Quote Of The Year

Timeless Quotes - Sadly The Late Paul Shetler - "Its not Your Health Record it's a Government Record Of Your Health Information"

or

H. L. Mencken - "For every complex problem there is an answer that is clear, simple, and wrong."

Wednesday, October 05, 2016

It Looks Like The Department of Health Has Rather Backed Down On The ePIP Requirements For A Few Months.

This appeared last week:

Practices win reprieve on e-PIP upload target

Antony Scholefield | 29 September, 2016 |  
Practices will still be able to claim the e-health Practice Incentive Program payment even if they failed to meet the upload targets following a reprieve from the Department of Health.
The requirement for GPs to upload shared health summaries to the MyHealth Record for at least 0.5% of their patients has a new deadline of 31 January 2017.
The moratorium announced on Thursday by Health Minister Sussan Ley comes after a large number of practices fell short of the upload target and so failed to qualify for the e-health PIP in the third quarter (Q3) of the year.
Missing the target meant practices losing an average of $23,000 a year in federal funding.
Just 1500 of the 5000 eligible practices hit the target in Q3 and more than 200 practices withdrew from the program.
AMA president Dr Michael Gannon said the reprieve would give practices more time to prepare.
More here:
It looks like a good number of GPs have called the Minister’s bluff and made it clear they are rather less than convinced they deserve such a scale of penalty when their rebates are frozen.
General Practice really does not see the Minister and Department as trusted friends!
David.

4 comments:

Dr Ian Colclough said...

I continue to be bewildered by the way ePIPs have been targeted. Perhaps I have misunderstood the objective of ePIPs. I have always thought their underlying purpose was to provide incentives to bring about change in the delivery of health services.

The entire 'concept' fails if a particular ePIP is inappropriately targeted.

Doctors should not be penalised if they do not meet a particular ePIP target if that target has been wrongly set which appears to be the case today.

Set the target correctly and the doctors will be motivated to achieve the ePIP goal and change will follow. When that focus is on certain aspects of 'eHealth', which jointly benefit the doctor and their patients, the uptake of eHealth will be quite rapid. The corollary is, that when an ePIP is wrongly focussed change will not occur. That seems to be what is happening today.

Anonymous said...

"The corollary is, that when an ePIP is wrongly focussed change will not occur." You have hit the bulls eye dead centre. The questions we should all be asking are:
- What should an ePIP be focussed on?, Why?, and How will it drive change?

Anonymous said...

Carrot & Stick is the small minded mentality of top-down bureaucratic management. As you say the Government wants to see change and that's valid. But let me ask - are they asking the peak bodies how they think change can be brought about or are they simply telling the peak bodies and their members what they have to do if they want to get paid. The dictatorial approach will fail every time.

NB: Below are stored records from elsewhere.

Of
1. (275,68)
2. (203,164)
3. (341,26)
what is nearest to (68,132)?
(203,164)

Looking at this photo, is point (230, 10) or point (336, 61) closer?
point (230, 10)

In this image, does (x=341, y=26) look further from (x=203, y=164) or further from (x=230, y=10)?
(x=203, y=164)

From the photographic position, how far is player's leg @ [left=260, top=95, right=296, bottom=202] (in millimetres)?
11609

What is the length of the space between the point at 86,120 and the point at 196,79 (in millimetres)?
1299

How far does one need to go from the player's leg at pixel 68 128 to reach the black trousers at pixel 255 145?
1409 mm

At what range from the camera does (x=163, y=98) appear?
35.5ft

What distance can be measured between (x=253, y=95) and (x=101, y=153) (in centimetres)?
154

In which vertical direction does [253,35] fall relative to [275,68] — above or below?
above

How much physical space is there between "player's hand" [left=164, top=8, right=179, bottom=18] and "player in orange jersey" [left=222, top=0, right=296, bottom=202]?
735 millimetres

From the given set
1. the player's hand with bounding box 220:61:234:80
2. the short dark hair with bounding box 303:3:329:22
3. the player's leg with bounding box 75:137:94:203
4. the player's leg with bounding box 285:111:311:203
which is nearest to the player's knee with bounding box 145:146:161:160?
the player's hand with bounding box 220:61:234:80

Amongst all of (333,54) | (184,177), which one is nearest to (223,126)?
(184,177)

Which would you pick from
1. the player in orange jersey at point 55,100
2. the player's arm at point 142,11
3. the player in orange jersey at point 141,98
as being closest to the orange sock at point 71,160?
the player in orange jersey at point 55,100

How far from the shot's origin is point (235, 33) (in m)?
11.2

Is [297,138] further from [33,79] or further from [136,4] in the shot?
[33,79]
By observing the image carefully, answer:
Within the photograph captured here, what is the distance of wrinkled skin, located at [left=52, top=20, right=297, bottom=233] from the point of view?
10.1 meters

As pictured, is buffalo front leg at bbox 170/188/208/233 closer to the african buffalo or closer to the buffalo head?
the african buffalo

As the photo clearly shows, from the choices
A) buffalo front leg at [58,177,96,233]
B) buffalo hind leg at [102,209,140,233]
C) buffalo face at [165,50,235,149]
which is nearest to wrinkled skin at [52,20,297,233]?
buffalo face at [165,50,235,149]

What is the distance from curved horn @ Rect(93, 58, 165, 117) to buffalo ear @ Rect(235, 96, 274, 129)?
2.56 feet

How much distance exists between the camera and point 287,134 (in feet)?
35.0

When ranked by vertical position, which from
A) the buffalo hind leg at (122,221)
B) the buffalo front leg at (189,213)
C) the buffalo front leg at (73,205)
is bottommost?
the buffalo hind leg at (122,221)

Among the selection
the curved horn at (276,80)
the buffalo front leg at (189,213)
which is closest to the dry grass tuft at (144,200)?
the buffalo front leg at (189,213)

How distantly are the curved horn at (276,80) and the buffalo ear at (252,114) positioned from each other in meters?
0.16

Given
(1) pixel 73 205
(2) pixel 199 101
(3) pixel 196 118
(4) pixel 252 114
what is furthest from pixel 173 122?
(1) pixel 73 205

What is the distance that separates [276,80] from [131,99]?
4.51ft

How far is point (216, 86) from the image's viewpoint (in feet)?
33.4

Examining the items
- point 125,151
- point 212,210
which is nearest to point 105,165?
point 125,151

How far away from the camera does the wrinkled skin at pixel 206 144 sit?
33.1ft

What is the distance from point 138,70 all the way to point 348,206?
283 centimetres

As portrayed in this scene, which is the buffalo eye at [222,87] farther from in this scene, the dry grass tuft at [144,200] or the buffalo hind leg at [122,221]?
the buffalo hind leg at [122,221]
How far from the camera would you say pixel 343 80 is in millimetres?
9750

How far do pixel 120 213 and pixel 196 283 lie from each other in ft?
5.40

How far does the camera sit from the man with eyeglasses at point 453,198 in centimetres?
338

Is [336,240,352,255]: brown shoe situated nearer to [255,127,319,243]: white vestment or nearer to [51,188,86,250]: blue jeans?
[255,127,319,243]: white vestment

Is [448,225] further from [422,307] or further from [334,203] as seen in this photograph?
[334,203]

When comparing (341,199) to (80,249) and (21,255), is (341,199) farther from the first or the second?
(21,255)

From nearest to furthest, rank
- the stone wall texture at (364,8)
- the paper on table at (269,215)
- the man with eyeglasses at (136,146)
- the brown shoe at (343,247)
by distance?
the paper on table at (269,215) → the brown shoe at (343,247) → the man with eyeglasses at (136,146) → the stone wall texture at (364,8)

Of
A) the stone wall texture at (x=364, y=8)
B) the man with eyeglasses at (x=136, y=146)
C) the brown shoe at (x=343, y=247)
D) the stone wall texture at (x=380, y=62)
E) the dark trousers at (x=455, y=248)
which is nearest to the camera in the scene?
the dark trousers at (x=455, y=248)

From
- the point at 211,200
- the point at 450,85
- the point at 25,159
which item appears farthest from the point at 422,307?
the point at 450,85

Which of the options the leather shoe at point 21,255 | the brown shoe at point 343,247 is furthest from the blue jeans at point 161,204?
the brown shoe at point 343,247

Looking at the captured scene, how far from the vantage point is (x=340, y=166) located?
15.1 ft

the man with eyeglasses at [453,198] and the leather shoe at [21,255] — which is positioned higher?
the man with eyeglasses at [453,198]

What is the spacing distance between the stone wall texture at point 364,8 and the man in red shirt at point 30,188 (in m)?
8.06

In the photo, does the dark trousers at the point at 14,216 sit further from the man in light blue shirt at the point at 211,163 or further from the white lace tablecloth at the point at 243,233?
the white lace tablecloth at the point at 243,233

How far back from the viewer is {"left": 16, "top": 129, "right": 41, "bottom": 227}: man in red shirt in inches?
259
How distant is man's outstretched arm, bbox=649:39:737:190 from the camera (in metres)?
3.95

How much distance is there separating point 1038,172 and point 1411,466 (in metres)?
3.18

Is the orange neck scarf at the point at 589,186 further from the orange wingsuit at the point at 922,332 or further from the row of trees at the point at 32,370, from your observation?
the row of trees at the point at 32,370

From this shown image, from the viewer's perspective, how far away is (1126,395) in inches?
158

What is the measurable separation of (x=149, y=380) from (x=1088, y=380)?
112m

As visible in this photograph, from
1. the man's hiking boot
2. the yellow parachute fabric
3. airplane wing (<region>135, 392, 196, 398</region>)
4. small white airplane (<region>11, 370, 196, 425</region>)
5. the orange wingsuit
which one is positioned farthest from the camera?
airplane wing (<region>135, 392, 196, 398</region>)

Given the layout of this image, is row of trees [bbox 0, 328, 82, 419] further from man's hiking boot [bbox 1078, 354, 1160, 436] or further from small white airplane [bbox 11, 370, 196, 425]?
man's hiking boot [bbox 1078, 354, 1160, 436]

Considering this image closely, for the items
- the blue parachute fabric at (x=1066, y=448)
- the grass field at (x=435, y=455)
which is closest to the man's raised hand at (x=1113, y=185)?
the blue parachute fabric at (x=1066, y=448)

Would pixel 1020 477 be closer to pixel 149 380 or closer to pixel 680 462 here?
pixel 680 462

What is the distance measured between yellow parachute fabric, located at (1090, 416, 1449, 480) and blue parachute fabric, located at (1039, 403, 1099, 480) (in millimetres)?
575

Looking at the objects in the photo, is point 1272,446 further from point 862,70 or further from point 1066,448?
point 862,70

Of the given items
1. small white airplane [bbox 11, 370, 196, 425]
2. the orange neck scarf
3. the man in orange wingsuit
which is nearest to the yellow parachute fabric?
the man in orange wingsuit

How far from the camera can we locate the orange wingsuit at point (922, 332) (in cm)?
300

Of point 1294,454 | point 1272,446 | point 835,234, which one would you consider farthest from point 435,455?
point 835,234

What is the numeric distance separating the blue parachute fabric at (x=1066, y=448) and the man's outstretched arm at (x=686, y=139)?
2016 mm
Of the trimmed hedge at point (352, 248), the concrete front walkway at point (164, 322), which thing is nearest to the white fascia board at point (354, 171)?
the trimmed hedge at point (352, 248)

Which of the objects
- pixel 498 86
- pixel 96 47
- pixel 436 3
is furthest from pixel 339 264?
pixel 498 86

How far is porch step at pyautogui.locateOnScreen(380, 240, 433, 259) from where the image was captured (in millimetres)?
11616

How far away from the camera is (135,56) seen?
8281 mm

Bernard Robertson-Dunn said...

The trouble is the change they really want is reduced costs, not improved healthcare. And morally and politically they can't even do the things that would actually reduce costs - limit healthcare services, not permit new and more expensive treatments and not spend on new diagnostic technologies.

That would be suicide at the polls.

Health is one of the few industries where modern technology increases costs, not reduces them. That simple lesson hasn't sunk in yet.